The 360 Degree Movie Deal

Speaking at an investor conference in New York yesterday, Viacom CEO Philippe Dauman acknowledged what should be obvious: The revenue windfall the studios enjoyed from successive packaged media formats (VHS, DVD, Blu-ray) is largely over and is not coming back.

Previous assumptions regarding packaged-media sales of movie, , have changed to the point that when greenlighting a film, Paramount has restructured deals made with actors, producers and directors to better reflect a “partnership” relationship on the economics of the film rather than a high upfront cost.

“We don’t mind sharing the upside [of a movie with talent] as long as we don’t have a downside, or we have a sharing of that risk,” he said, as reported by Home Media Magazine.

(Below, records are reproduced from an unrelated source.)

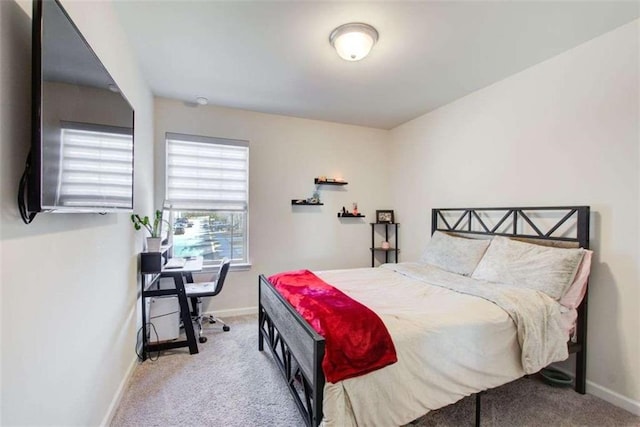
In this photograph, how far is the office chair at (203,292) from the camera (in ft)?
10.1

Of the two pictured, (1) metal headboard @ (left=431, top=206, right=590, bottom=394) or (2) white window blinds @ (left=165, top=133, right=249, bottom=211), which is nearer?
(1) metal headboard @ (left=431, top=206, right=590, bottom=394)

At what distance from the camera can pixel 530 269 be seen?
230 centimetres

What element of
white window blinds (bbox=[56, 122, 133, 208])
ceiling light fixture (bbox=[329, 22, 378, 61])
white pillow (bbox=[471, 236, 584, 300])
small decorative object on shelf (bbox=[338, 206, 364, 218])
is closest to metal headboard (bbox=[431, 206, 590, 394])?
white pillow (bbox=[471, 236, 584, 300])

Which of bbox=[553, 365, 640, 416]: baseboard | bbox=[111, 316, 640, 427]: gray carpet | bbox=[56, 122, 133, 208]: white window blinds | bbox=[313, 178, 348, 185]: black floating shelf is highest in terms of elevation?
bbox=[313, 178, 348, 185]: black floating shelf

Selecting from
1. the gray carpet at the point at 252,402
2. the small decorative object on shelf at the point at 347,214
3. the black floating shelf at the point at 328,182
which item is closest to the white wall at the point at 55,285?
the gray carpet at the point at 252,402

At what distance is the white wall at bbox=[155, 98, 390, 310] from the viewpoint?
3.76 m

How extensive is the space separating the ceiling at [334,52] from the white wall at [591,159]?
0.21 m

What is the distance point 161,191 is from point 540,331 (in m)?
3.93

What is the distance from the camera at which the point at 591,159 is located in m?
2.29

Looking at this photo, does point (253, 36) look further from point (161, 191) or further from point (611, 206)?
point (611, 206)

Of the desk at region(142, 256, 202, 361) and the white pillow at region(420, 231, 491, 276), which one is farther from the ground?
the white pillow at region(420, 231, 491, 276)

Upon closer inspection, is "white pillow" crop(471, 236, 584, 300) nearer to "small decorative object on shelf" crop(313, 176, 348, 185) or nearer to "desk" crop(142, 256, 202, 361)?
"small decorative object on shelf" crop(313, 176, 348, 185)

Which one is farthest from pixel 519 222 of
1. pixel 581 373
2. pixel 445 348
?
pixel 445 348

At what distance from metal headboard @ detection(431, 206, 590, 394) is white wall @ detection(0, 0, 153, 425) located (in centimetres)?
326
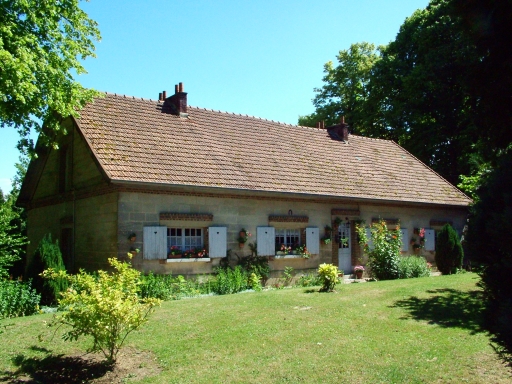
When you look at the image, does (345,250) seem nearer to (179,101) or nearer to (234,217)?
(234,217)

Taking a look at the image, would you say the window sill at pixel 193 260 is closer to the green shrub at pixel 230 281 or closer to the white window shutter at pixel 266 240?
the green shrub at pixel 230 281

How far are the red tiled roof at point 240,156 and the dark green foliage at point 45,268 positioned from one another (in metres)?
2.39

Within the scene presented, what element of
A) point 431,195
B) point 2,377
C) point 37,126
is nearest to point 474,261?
point 2,377

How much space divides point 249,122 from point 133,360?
1296 centimetres

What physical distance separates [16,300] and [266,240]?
7050mm

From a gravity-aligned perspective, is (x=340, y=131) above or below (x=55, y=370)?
above

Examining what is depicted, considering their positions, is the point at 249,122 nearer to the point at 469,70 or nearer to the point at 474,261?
the point at 469,70

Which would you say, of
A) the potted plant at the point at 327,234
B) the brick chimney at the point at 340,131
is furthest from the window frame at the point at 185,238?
the brick chimney at the point at 340,131


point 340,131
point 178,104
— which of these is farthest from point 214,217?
point 340,131

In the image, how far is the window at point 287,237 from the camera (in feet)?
51.6

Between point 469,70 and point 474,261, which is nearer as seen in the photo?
point 474,261

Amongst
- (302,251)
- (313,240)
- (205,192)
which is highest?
(205,192)

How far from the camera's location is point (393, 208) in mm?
18422

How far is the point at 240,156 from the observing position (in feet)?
53.5
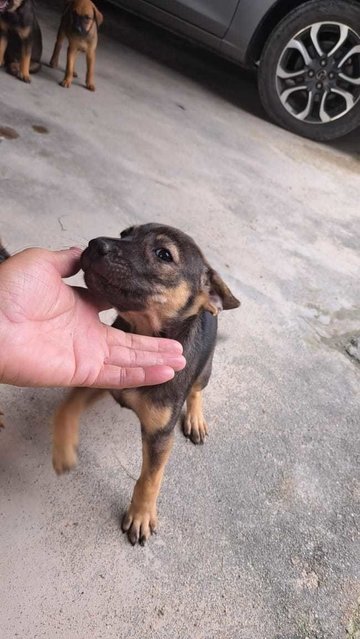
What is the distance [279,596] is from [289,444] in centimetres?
92

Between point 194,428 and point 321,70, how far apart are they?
534 centimetres

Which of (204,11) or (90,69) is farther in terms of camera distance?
(204,11)

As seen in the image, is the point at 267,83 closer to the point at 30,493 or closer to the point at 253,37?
the point at 253,37

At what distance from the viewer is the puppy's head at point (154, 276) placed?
2.13 meters

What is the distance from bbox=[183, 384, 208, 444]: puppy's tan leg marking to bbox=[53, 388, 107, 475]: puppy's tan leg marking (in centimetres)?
65

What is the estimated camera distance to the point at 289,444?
321 centimetres

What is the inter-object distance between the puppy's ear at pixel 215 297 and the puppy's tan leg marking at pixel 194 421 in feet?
2.14

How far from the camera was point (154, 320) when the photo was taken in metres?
2.36

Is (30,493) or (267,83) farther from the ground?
(267,83)

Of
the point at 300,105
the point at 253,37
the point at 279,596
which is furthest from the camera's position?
the point at 300,105

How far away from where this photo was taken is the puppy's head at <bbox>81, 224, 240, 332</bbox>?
213 centimetres

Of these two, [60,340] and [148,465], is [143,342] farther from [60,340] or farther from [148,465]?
[148,465]

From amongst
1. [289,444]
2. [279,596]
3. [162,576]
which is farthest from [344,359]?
[162,576]

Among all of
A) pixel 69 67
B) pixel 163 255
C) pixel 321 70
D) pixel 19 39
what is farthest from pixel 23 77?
pixel 163 255
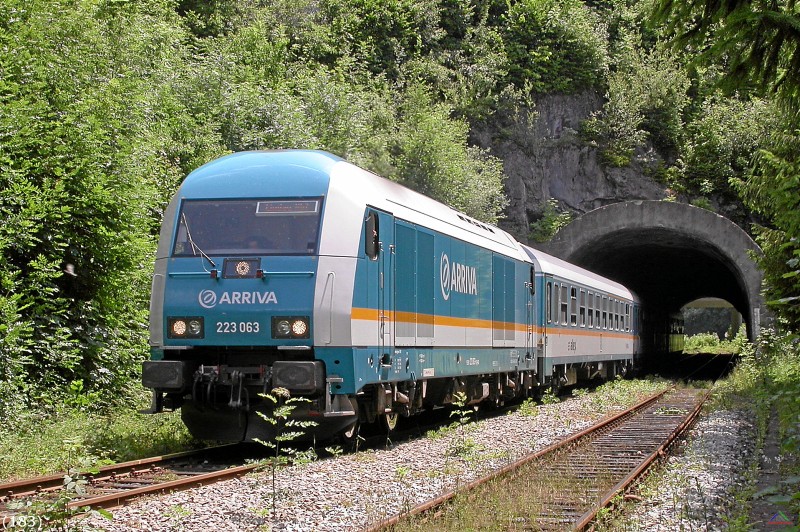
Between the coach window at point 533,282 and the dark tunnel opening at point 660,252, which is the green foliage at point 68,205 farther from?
the dark tunnel opening at point 660,252

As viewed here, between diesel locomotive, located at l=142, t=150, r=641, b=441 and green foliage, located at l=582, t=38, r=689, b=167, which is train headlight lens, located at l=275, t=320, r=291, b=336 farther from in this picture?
green foliage, located at l=582, t=38, r=689, b=167

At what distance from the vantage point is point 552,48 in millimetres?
45906

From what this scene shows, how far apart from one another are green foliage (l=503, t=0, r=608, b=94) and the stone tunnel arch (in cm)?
973

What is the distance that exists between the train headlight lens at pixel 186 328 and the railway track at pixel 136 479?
1414 millimetres

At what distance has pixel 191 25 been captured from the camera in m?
40.4

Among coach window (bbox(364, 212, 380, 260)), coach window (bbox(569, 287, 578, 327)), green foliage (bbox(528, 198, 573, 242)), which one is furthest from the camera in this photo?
green foliage (bbox(528, 198, 573, 242))

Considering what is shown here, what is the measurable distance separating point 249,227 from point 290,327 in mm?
1386

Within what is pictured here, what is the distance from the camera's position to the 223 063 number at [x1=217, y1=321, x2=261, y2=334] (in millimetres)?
10664

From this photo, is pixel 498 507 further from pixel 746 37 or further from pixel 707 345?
pixel 707 345

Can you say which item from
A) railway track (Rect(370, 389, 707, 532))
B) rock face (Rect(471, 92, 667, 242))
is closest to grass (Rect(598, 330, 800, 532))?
railway track (Rect(370, 389, 707, 532))

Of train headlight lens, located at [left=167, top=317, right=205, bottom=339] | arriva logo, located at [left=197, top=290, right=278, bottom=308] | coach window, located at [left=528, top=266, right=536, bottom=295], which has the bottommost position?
train headlight lens, located at [left=167, top=317, right=205, bottom=339]

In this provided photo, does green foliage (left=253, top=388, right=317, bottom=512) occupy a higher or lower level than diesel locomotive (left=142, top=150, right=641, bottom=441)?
lower

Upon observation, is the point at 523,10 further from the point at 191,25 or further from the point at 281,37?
the point at 191,25

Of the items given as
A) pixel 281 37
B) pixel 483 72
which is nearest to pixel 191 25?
pixel 281 37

While the movie industry’s transition to the post-DVD world is still very much a work in progress, the music industry may present an instructive model. Like the movie studios, the record labels enjoyed a windfall profits with the introduction of the CD, which drove a massive library replacement cycle among consumers and which carried much higher prices and margins than LPs or cassettes. Also like the movie industry, the whole structure and economics of the business, whether by design or simple inertia, came to reflect those windfall profits, from executive salaries, to the value of artists’ contracts, to the number and type of service vendors the industry relied on.

With the loss of those windfall profits, however, first from piracy and later by the disaggregation of the traditional album in favor of single-track downloads, the music industry has been forced to adjust its revenue assumptions, its corporate structure and the basic relationship between artist and label.

One of the more promising innovations along those lines has been the so-called “360 deal,” in which artist and label share both the risks and rewards from all aspects of the artist’s career, including record sales, performance earnings, merchandise sales, sponsorship income, etc.

Like the music industry, the movie industry is confronting a future in which revenue comes in smaller chunks but from a greater number of sources. In the case of movies, that likely means new release windows, fewer exclusive distribution arrangements and longer ROI horizons. That’s not a formula that lends itself to big, guaranteed, upfront payments before the revenue starts to come in.

But it might some day lend itself to something like a 360 deal between a studio and the talent.